Come noto Arcelor Mittal è la multinazionale che nel 2017 ha assunto il controllo dell’ex Ilva di Taranto, l’acciaieria più grande d’Europa che al momento lavora a ritmi molto ridotti. Nella trimestrale il gruppo spiega come a seguito dell’ingresso nel capitale di Invitalia (in sostanza lo Stato, che ha investito 400 milioni, ora possiede il 50% e salirà ancora nel capitale nel 2022) lo stabilimento tarantino verrà “deconsolidato”. Sarà quindi un’entità industriale a se stante i cui risultati non verranno inclusi nel bilancio dell’intero gruppo. Il ministro dello Sviluppo Economico Giancarlo Giorgetti ha fatto sapere che anche la divisione italiana di Arcelor Mittal ha registrato buoni risultati nel primo trimestre.
Su Taranto e Piombino, ha detto stamane il ministro, “Il governo ha un progetto che si avvarrà sia delle risorse del Pnrr sia delle capacita tecnologiche offerte dai cosiddetti campioni nazionali che abbiamo.
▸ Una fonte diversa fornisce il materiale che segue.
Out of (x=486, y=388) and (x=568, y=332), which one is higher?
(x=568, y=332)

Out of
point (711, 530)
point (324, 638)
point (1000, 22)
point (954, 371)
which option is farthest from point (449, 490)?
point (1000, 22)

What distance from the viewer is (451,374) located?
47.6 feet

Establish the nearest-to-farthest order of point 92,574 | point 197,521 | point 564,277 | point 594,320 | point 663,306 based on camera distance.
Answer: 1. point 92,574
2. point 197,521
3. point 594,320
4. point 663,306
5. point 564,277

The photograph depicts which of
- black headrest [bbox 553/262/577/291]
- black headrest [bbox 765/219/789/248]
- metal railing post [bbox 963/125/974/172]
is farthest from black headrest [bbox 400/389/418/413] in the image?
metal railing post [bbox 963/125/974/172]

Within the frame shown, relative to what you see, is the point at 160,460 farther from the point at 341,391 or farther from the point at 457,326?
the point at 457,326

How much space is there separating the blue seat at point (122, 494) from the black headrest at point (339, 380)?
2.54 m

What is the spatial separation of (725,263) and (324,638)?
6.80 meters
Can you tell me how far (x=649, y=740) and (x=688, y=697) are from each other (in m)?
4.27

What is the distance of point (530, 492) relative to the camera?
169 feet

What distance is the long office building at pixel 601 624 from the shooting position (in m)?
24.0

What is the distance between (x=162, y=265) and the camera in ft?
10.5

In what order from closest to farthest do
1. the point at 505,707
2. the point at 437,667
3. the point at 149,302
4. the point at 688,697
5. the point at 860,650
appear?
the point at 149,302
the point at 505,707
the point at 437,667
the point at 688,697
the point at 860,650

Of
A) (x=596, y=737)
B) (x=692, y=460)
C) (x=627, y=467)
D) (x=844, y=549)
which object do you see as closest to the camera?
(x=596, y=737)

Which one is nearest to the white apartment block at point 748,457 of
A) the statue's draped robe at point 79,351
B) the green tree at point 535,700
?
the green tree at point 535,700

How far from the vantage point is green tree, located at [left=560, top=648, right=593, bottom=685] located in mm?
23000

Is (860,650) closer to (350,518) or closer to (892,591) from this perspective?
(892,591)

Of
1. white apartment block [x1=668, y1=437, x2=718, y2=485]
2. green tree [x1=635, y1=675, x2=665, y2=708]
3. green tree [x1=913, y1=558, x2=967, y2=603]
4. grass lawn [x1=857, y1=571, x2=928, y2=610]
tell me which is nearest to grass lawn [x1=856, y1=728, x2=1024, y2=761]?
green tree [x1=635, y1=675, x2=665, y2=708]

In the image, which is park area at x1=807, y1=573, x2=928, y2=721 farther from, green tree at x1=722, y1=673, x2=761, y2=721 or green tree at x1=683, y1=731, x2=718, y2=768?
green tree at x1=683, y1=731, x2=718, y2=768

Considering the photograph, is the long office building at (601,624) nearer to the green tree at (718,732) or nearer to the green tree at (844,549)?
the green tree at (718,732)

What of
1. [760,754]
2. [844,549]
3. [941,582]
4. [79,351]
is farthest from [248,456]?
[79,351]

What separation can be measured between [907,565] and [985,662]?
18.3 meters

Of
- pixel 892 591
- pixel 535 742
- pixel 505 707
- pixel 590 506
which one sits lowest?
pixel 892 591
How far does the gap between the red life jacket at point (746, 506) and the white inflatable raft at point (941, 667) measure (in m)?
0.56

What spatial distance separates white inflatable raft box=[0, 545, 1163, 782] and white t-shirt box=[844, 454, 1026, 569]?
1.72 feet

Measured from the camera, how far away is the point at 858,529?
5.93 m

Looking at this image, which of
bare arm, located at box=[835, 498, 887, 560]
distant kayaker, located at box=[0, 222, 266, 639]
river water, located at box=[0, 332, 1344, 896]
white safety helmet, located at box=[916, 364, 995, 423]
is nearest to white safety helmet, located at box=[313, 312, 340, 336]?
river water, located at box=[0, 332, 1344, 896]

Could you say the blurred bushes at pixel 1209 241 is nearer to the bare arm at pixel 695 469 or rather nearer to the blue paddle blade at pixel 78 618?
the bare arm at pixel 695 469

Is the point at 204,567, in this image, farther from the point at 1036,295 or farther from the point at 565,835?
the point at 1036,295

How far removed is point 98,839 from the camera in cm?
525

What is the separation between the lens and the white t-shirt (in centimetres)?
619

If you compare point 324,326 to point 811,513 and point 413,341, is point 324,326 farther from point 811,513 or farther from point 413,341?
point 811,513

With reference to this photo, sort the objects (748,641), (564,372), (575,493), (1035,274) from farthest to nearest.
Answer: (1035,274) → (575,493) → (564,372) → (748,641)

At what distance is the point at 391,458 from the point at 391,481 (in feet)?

Sono molto ottimista, al netto della situazione decisamente complicata, basti pensare all’aspetto giudiziario”. Il riferimento è all’attesa decisione del Consiglio di Stato che il prossimo 13 maggio si pronuncerà sullo stop dell’area a caldo dell’acciaieria deciso dal Tar di Lecce. “Noi abbiamo un mondo produttivo legato all’acciaio privato che funziona benissimo – ha ricordato Giorgetti – che è eccellenza, non faccio nomi. Abbiamo dei problemi grandi in particolare a Taranto e a Piombino, limitatamente a Terni”. Secondo Giorgetti, il sistema dell’acciaio ad uso dell’industria italiana, è “parte di un puzzle che deve essere coerente. Stiamo ascoltando tutti e in tempi relativamente brevi, saremo in grado di presentare un puzzle coerente. Abbiamo tante debolezze ma anche capacità, lo Stato deve fare la sua parte”.
A metà maggio dovrebbe insediarsi il nuovo consiglio di amministrazione di Acciaierie d’Italia, la nuova denominazione dell’impianto tarantino, che da quel momento sarà guidato da Franco Bernabè, manager di lungo corso, in passato a capo di Eni e Telecom. Il Recovery plan italiano stanzia risorse per la conversione dell’impianto con forme di alimentazione di forni a minore impatto ambientale attraverso una progressiva dismissione del carbone. Speranza per i circa 8mila dipendenti dello stabilimento, in larga parte tutt’ora in cassa integrazione.